What factors influence (1) inter- and intraspecific tolerances to environmental stressors and what are the implications for (2) community responses to global change?
My research combines laboratory and field experiments with long-term monitoring to understand the effects of global change stressors (ocean acidification, warming, hypoxia, nutrient pollution) on key marine organisms and communities. I use crustose coralline algae (CCA) as a model organisms based on their global distribution and critical ecological functions.
My research uses field and laboratory approaches to test the effects of global change stressors on key marine organisms and ecosystems.
BIOTIC DRIVERS OF ORGANISMAL TOLERANCES TO GLOBAL CHANGE
Ocean acidification (OA), warming, hypoxia and nutrient pollution have detrimental consequences for marine ecosystems, particularly those that are dominated by calcium-carbonate secreting organisms (calcifiers). My research focuses on the effects of global stressors on coral and oyster reefs because of their ecological and economic importance. One core theme of my research is to identify biotic factors underlying inter- and intraspecific tolerances (or susceptibility) to environmental stress associated with global change.
Eleven species of algae used in experiments on Palmyra Atoll (from Johnson et al. 2014).
Taxa-specific calcification increases susceptibility to OA
Using controlled OA experiments on Palmyra Atoll, we demonstrated that not all algae are created equal in their response to simulated OA. Using a meta-analysis of our own OA experiments with 11 species of tropical algae, we found that elevated CO2 increased growth rates of fleshy macroalgae, but decreased growth rates of crustose coralline algae (CCA) and upright calcareous algae. These results have important implications for community structure of coral reefs in the near-future if decreasing pH (increasing CO2) facilitates the growth of some taxa over others.

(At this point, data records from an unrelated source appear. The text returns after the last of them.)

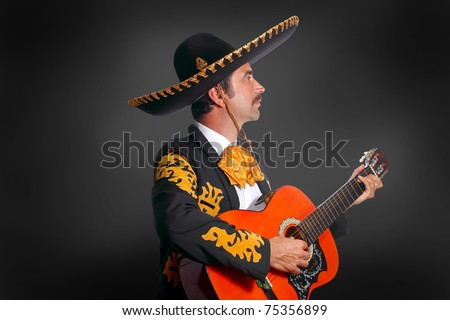 Charro Mariachi playing guitar on black background [Photo Illustration]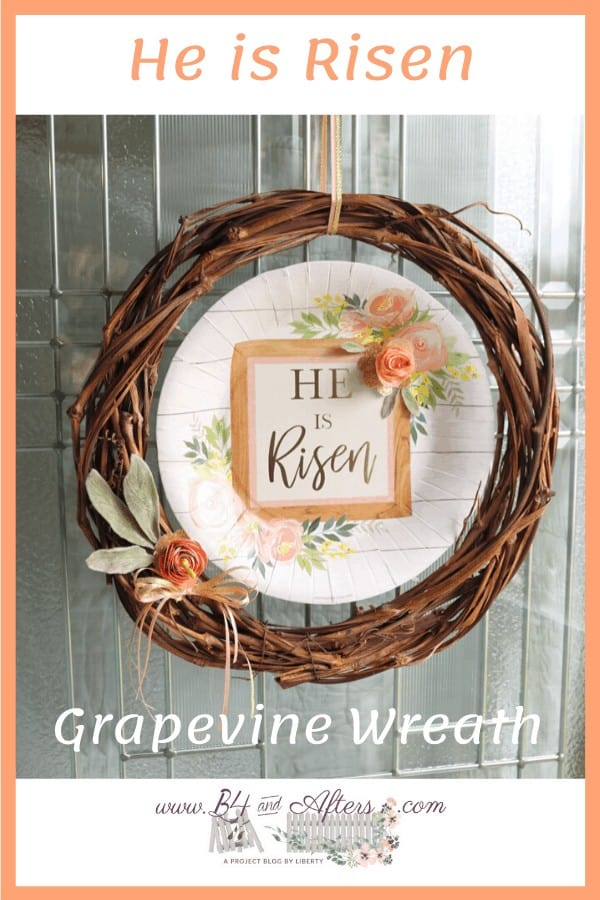 grapevine wreath with He is Risen sign on it for Easter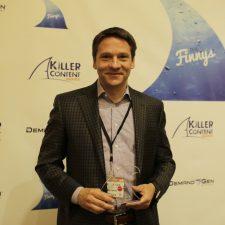 Chris Golec, CEO, Demandbase shows off his Account-Based Marketing KCA Award.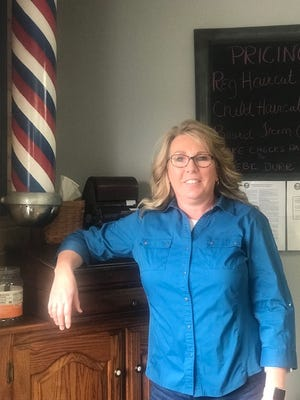 Debi Hostetler-Durr is the owner of Hostetler's Barber Shop in Newcomerstown.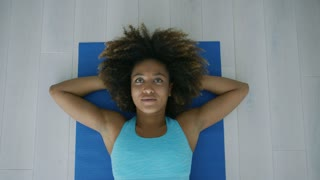 From above shot of young ethnic model in sportive top lying on back with hands under head and looking away in contemplation relaxing after workout.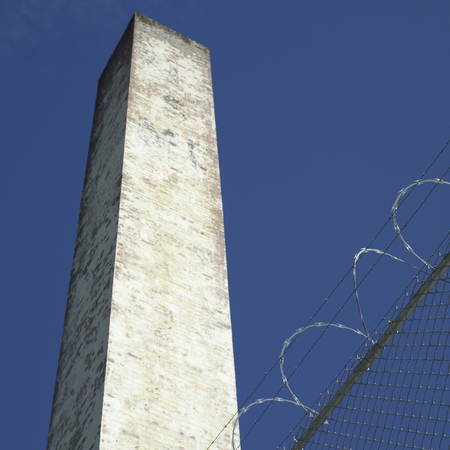 barbed wire fence: Tall brick chimney behind barbed wire fence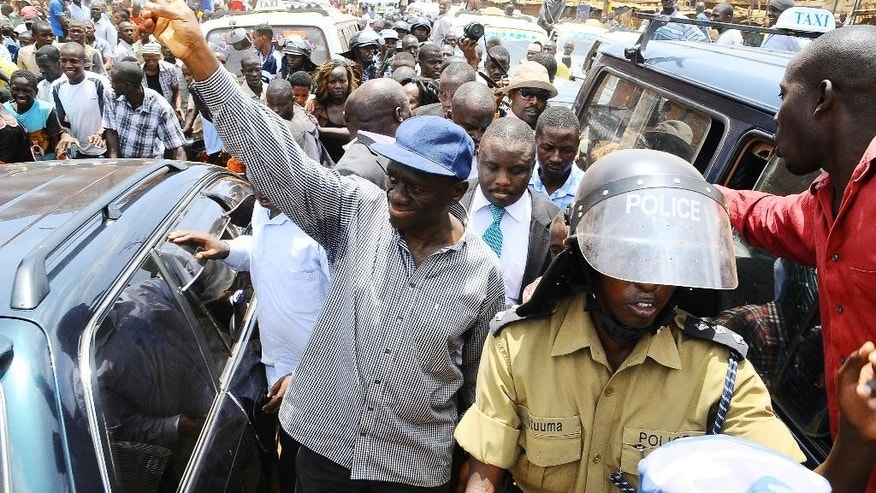 FILE - In this Wednesday, March 21, 2012 file photo, opposition leader Kizza Besigye, center, gestures the party sign before being arrested for holding a rally in Kampala, Uganda. Ugandan police said Thursday, July 9, 2015 that they have detained former Prime Minister Amama Mbabazi, who last month announced he would seek the presidency in elections next year, and also detained opposition leader Kizza Besigye, who planned to address two rallies, according to his aide. (AP Photo/Stephen Wandera, File)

Johnson MD, NN Price, JE Smith (2014) Contrasting effects of ocean acidification on tropical fleshy and calcareous algae. PeerJ 2:e411. DOI 10.7717/peerj.411
Acclimatization of crustose coralline algae to OA
From field surveys of in situ carbonate chemistry on shallow reefs of Moorea, French Polynesia, I found that the magnitude of pH variability over one day can exceed projected decreases in pH due to OA by the end of the century. Prior exposure to natural pH variability increased calcification rates of the reef-building crustose coralline alga Porolithon onkodes during subsequent exposure to high pH variability, relative to the same species from a nearby reef with diurnally stable pH. These findings indicate that inherent environmental variability has long-lasting effects on CCA calcification rates and on their responses to subsequent exposure to pH variability. However, prior exposure to high pH variability did not increase CCA tolerances to OA, which has been a prevailing theory in recent studies.
Johnson MD, VW Moriarty, RC Carpenter (2014) Acclimatization of the crustose coralline alga Porolithon onkodes to variable pCO2. PloS One 9(2): e87678.
We exposed Porolithon onkodes (top), a common reef-building CCA on Pacific coral reefs, to stable and variable pH in mesocosm facilities in Moorea, French Polynesia (bottom).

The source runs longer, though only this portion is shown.